THIS DEED OF GUARANTEE AND INDEMNITY (the Deed) is made on 30 April 2024 by PARTY_1_NAME of PARTY_1_ADDRESS_SINGLE_LINE or any successor thereto as the guarantor (the Guarantor) in favour of PARTY_2_NAME, of PARTY_2_ADDRESS_SINGLE_LINE (the Lender). 

Capitalized terms, whenever used herein, shall have the respective meanings set forth in the loan facilities agreements (the Facilities Agreements) between each of the borrowers as set out in the Schedule (the Borrower(s)) and the Lender.

It is agreed that:

1. Guarantee and Indemnity

1.1 The Guarantor hereby agrees that if any of the Borrowers shall fail, at any time, to duly and punctually perform any obligations under the Facilities Agreements, the Guarantor will forthwith pay such amount and perform such obligation in accordance with the terms hereof, on-demand by the Lender, provided that the delay by the Lender in giving such demand shall in no way affect the Guarantor’s obligations under this Guarantee and Indemnity.

1.2 The Guarantor, as primary obligor and not merely as surety, does hereby unconditionally and irrevocably guarantee and indemnify the Lender from time to time of all obligations, liabilities and undertakings, whether now in existence or arising hereafter, any of the Borrowers of any and all sums payable under the Facilities Agreements pursuant to the terms thereof.

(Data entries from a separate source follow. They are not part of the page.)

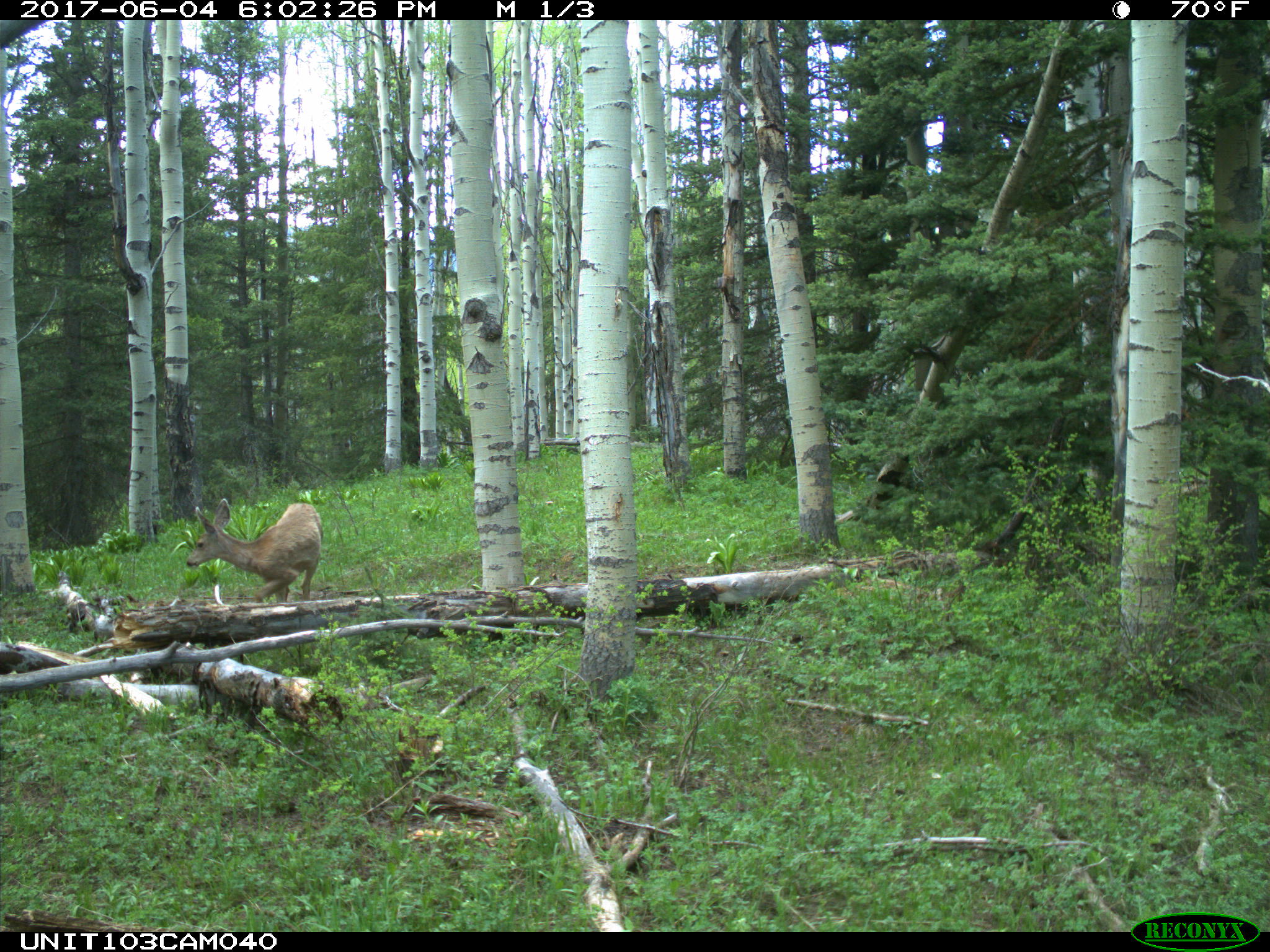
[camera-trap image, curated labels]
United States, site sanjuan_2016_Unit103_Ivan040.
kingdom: Animalia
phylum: Chordata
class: Mammalia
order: Artiodactyla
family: Cervidae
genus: Odocoileus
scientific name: Odocoileus hemionus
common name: mule deer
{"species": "Odocoileus hemionus (mule deer)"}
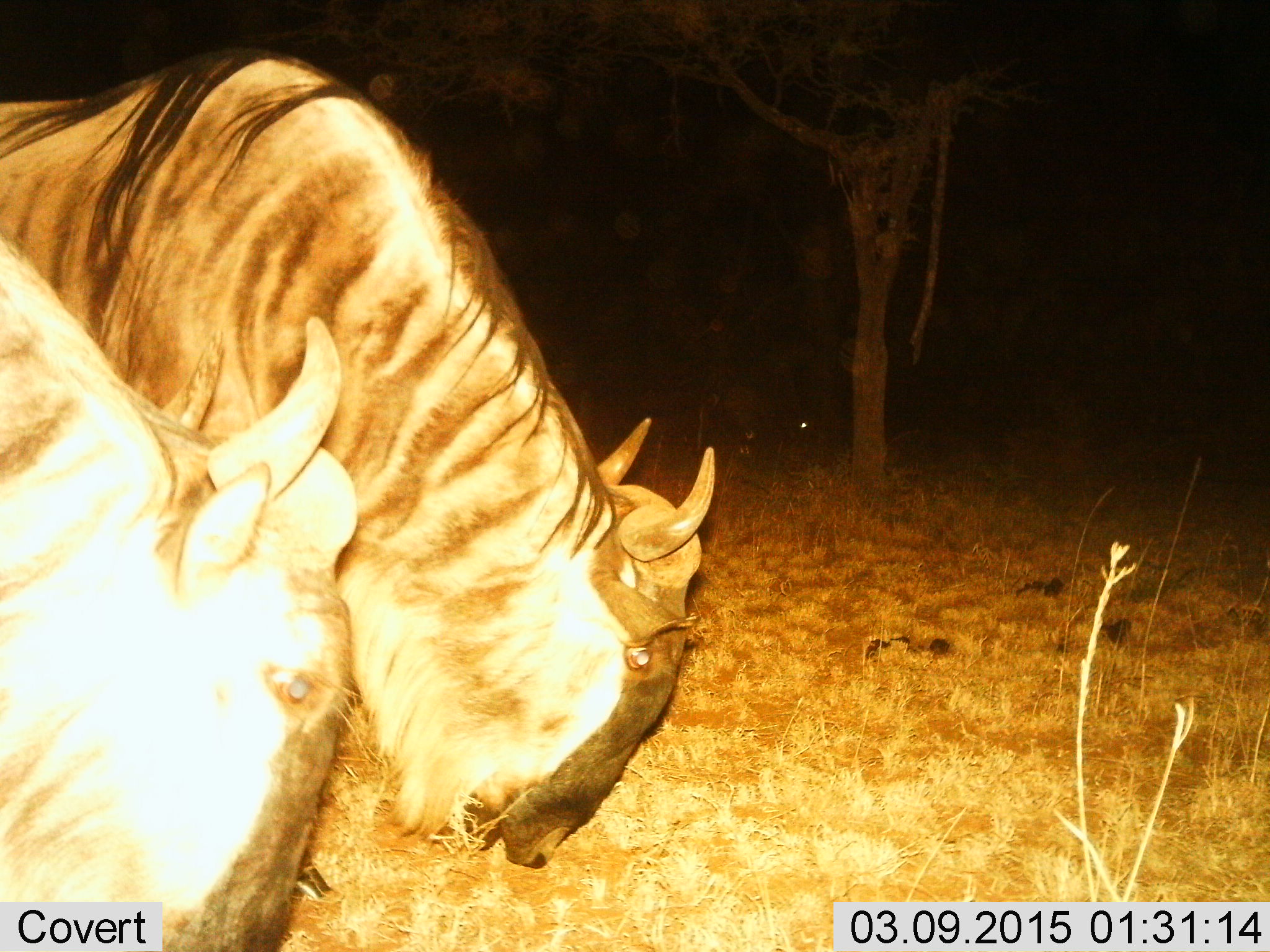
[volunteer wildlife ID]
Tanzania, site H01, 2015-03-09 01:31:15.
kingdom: Animalia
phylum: Chordata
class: Mammalia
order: Artiodactyla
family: Bovidae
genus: Connochaetes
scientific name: Connochaetes taurinus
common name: blue wildebeest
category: wildebeest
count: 2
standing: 20%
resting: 0%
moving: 0%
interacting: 0%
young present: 0%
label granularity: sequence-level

1.3. If any of the Borrowers do not make any payment when due of the sum due under the Facilities Agreements or if the Lender shall declare all or any portion of the Facilities Agreements to be immediately due and payable in accordance with the terms of the Facilities Agreements, then the Guarantor shall, on written demand made by the Lender, forthwith pay to such Lender the full amount due and payable by the Borrowers as stated in and in the manner required by the Facilities Agreements.  The guarantee and indemnity under this Deed is a guarantee and indemnity of payment and not of collection.  The Guarantor hereby waives, to the extent permitted by law, all defences of a surety to which it may be entitled by statute or otherwise.

1.4. The Guarantor hereby waives notice of the acceptance of this Deed of Guarantee and Indemnity.  Furthermore, the obligation of the Guarantor hereunder is unconditional and shall remain in full force and effect (without requiring any of the Lender first to take steps against any of the Borrowers or any other person) irrespective of the genuineness, legality, validity, regularity or enforceability of the Facilities Agreements or any other document, instrument or agreement contemplated therein.  In the event that any obligation of the Borrowers guaranteed by the Guarantor under the Guarantee and Indemnity is or becomes unenforceable, invalid or illegal, the Guarantor agrees, as a separate, additional continuing and primary obligation, to indemnify the Lender on demand against any loss or liability suffered by it in respect of such unenforceability, invalidity or illegality.